Document section

════════

Students planning a career in sales typically major in sales, business or marketing and take supporting classes in communications to enhance speaking and interpersonal skills. Academic credit can also be earned by landing an internship with a company that offers on-the-job sales training. College classes and practical experience can provide the skills needed to achieve success in the lucrative but highly competitive sales profession. A recent college graduate with a professional sales degree may receive multiple job offers, according to Bloomberg Businessweek's article, "Sales Hits the Big Time at B-Schools."
Courses in sales teach students to effectively sell diverse products and services to a wide range of consumers. Students become proficient at identifying potential buyers, showcasing what they’re selling and closing big deals. Acquired techniques can be applied to making many types of sales, such as real estate, pharmaceuticals, software or manufactured goods. At schools such as Florida State University, professional sales majors role-play sales transactions in their classes and complete a practicum that integrates theory with hands-on experience in a sales position.
Sales majors take business courses to grasp the economic principles of supply and demand that drive pricing. Competitive pricing can increase sales volume, but sales professionals must first calculate the overall profit margin at different price points. In addition, business classes in budgeting, accounting and finance help students in sales understand commissions, revenue projections, expenses, taxes and deficits. Business classes may also cover ethics, negotiations, contracts and business law, which is helpful since many sales involve a legally binding agreement.
Marketing classes help sales majors identify, interpret and adapt to consumer purchasing trends. For instance, students in the sales management program at the University of Akron take marketing courses including Professional Selling, Marketing Research, Buyer Behavior, and Marketing and Sales Analytics. Marketing classes teach students how to design exciting advertising campaigns and promotional events that generate product interest and reinforce brand loyalty. Successful sales professionals stay abreast of trends in consumer buying and adapt their sales pitch accordingly.
Students interested in a sales career often take communication classes as general education electives or as a concentration within their major. For instance, Michigan State University offers a sales communication specialization designed for business or communication majors that boasts a 100 percent job placement rate, according to the school’s website in 2014. Communication classes help students learn to listen, establish rapport, build trust, avoid misunderstandings and resolve unforeseen problems that may arise during transactions. Communication skills maintain positive public relations between buyers and sellers.

════════

Listed records
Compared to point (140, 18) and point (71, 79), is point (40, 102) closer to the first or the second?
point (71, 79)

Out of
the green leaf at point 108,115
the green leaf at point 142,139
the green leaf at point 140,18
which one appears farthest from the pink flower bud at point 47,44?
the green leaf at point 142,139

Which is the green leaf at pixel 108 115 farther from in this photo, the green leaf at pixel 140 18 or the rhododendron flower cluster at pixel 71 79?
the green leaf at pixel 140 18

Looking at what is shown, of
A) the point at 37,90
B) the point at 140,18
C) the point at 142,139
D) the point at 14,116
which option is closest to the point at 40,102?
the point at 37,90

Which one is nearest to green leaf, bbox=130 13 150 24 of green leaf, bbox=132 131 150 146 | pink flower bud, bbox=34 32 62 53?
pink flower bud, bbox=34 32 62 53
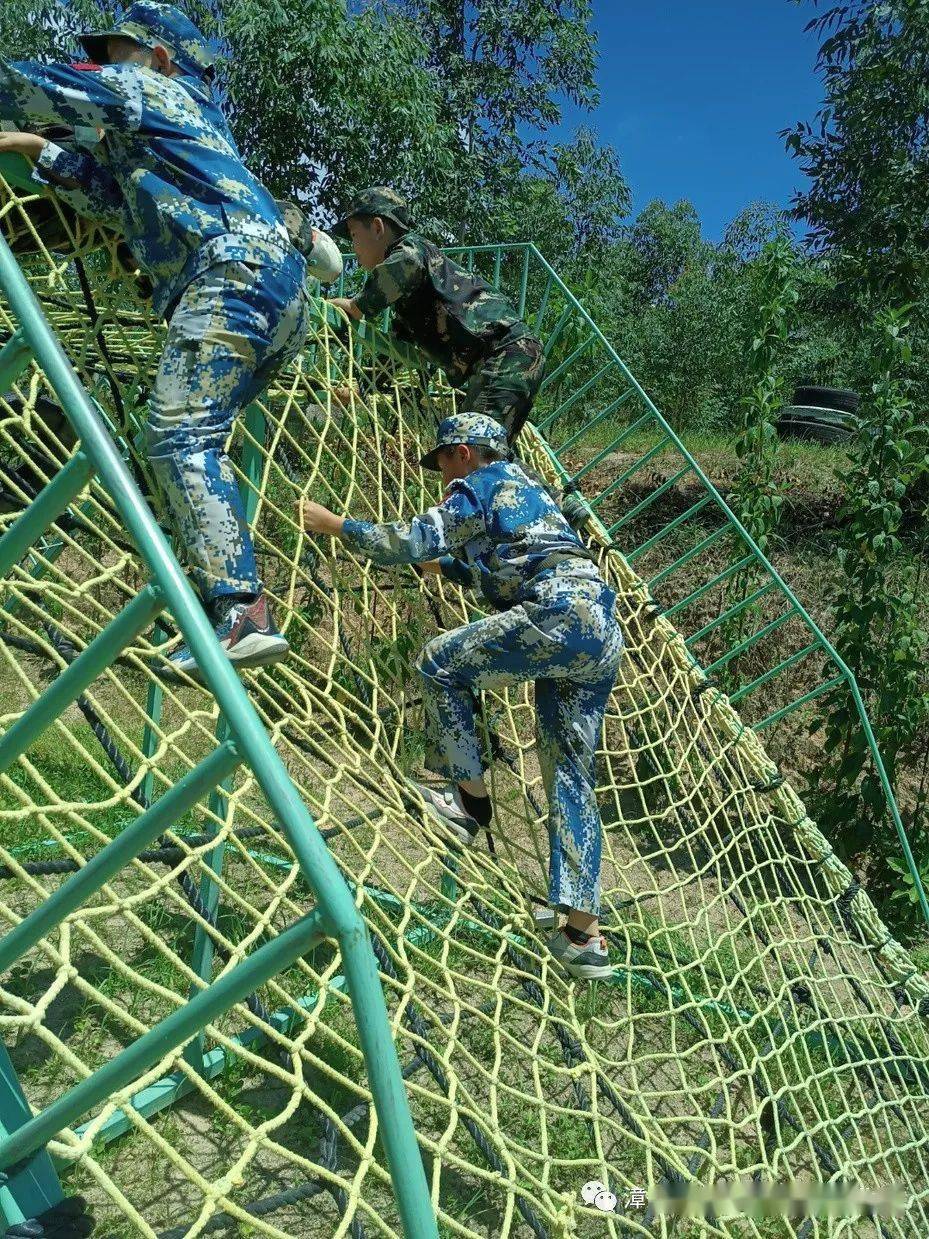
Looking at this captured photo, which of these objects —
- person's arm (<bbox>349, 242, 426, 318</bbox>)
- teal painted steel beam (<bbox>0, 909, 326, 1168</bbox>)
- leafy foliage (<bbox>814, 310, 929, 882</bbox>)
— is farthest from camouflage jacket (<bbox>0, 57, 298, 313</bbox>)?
leafy foliage (<bbox>814, 310, 929, 882</bbox>)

════════

Requirement 1
List the marketing courses that the passage on studying for a sales career names for the sales management program at the University of Akron.
Requirement 2
Reproduce the passage on studying for a sales career word for word, starting at the words "Marketing classes help" and ending after the words "sales pitch accordingly.".
The listing has no connection to the text about preparing for a sales career.

Exercise response 1
Professional Selling, Marketing Research, Buyer Behavior, and Marketing and Sales Analytics.

Exercise response 2
Marketing classes help sales majors identify, interpret and adapt to consumer purchasing trends. For instance, students in the sales management program at the University of Akron take marketing courses including Professional Selling, Marketing Research, Buyer Behavior, and Marketing and Sales Analytics. Marketing classes teach students how to design exciting advertising campaigns and promotional events that generate product interest and reinforce brand loyalty. Successful sales professionals stay abreast of trends in consumer buying and adapt their sales pitch accordingly.